PROBLEM TO SOLVE: Reply with exactly the lines from the one that contains "kingdom: Animalia" through the last line of the records below, and with no other lines.

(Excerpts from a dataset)
+++

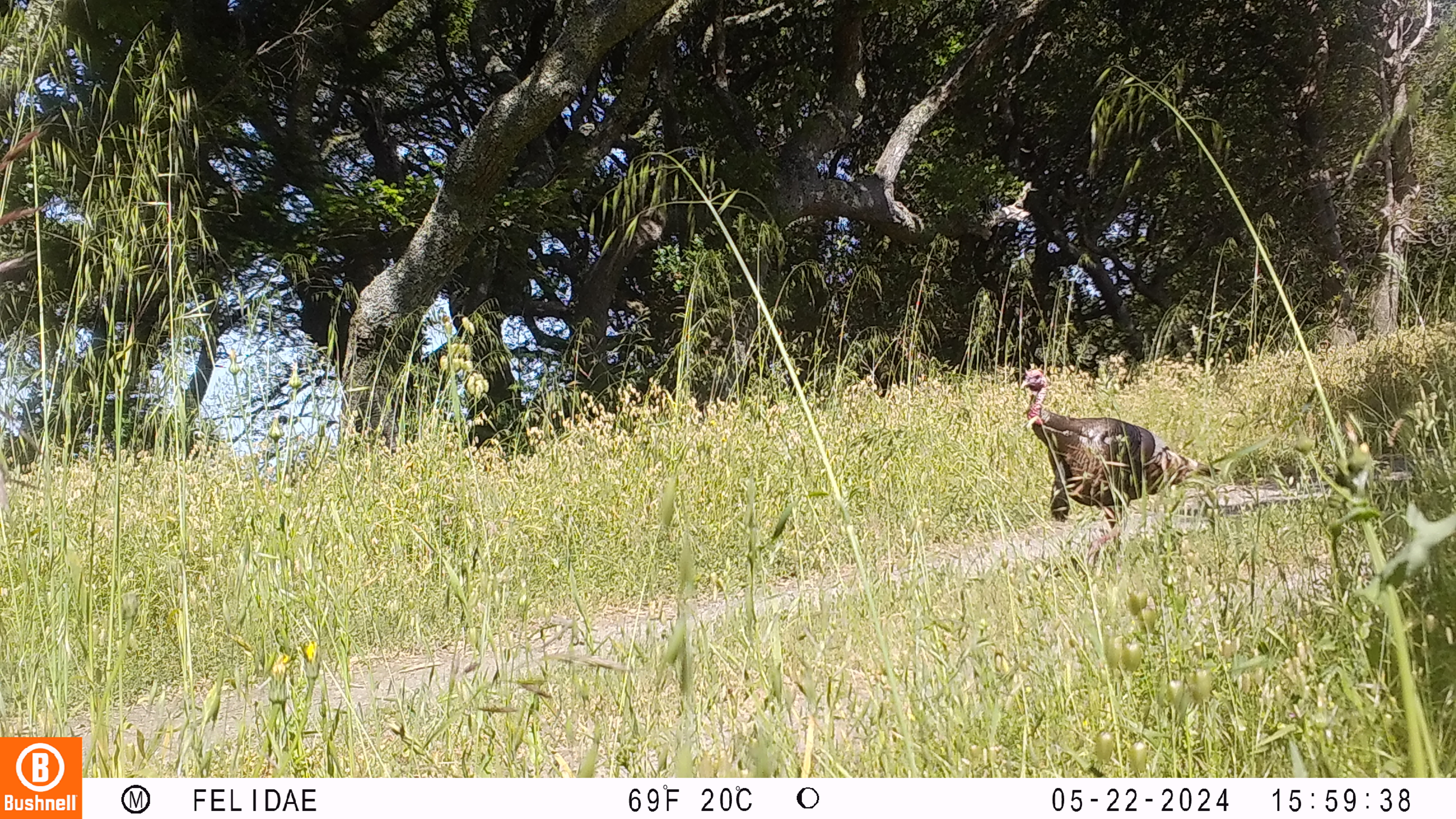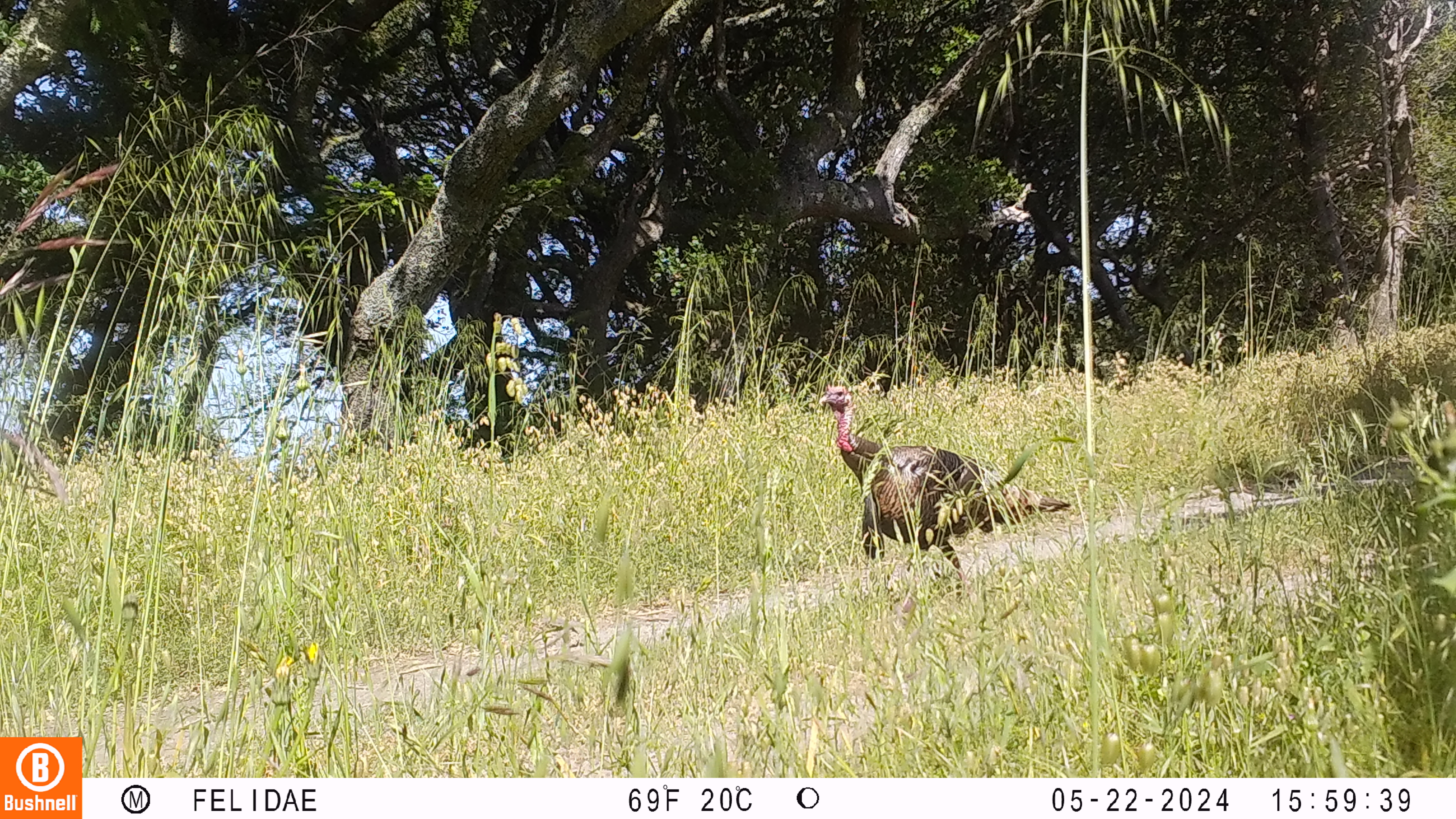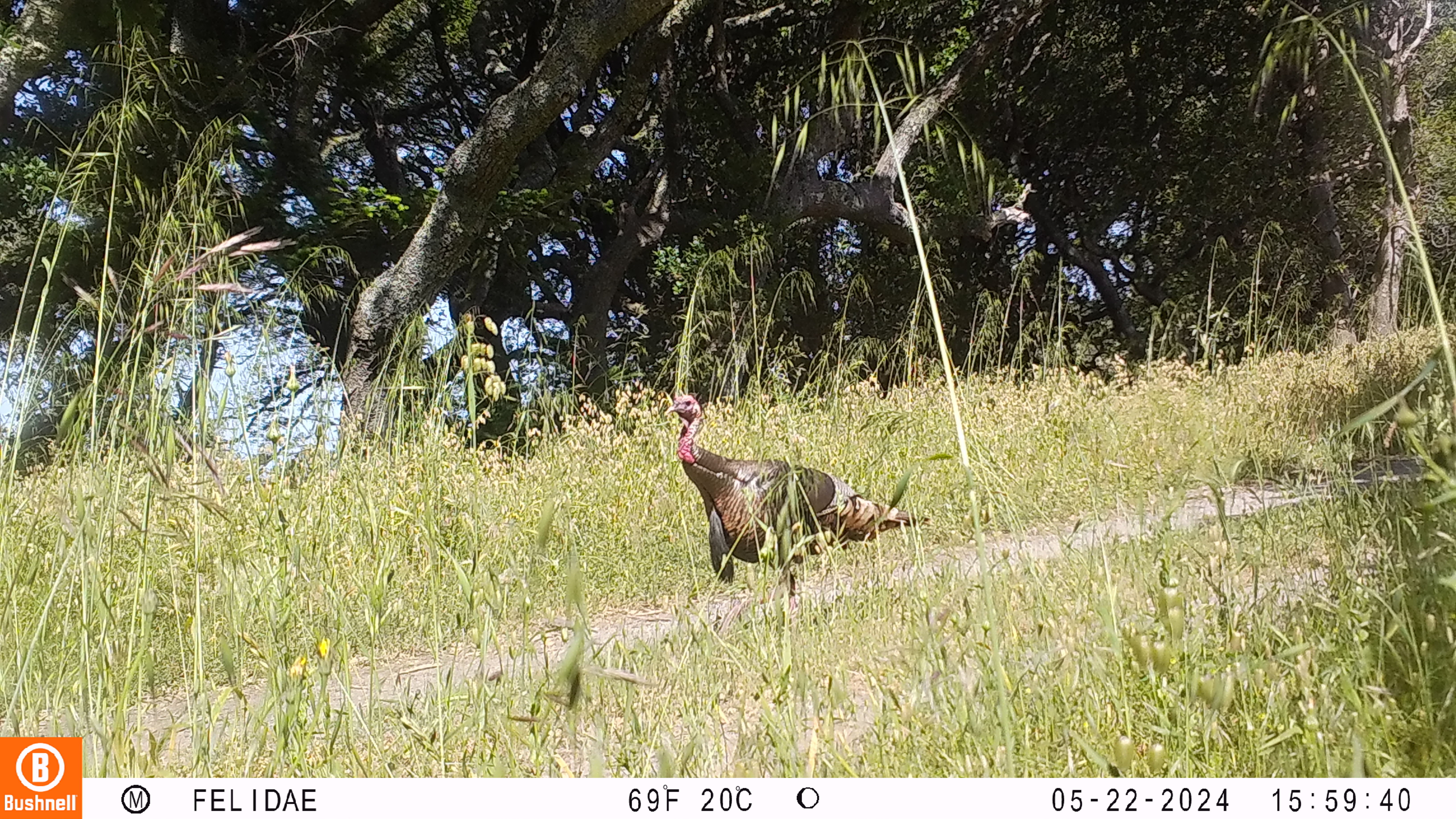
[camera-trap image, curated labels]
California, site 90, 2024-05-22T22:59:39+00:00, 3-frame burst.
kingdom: Animalia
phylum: Chordata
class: Aves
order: Galliformes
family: Phasianidae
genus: Meleagris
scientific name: Meleagris gallopavo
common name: turkey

+++

EXERCISE OUTPUT:
kingdom: Animalia
phylum: Chordata
class: Aves
order: Galliformes
family: Phasianidae
genus: Meleagris
scientific name: Meleagris gallopavo
common name: turkey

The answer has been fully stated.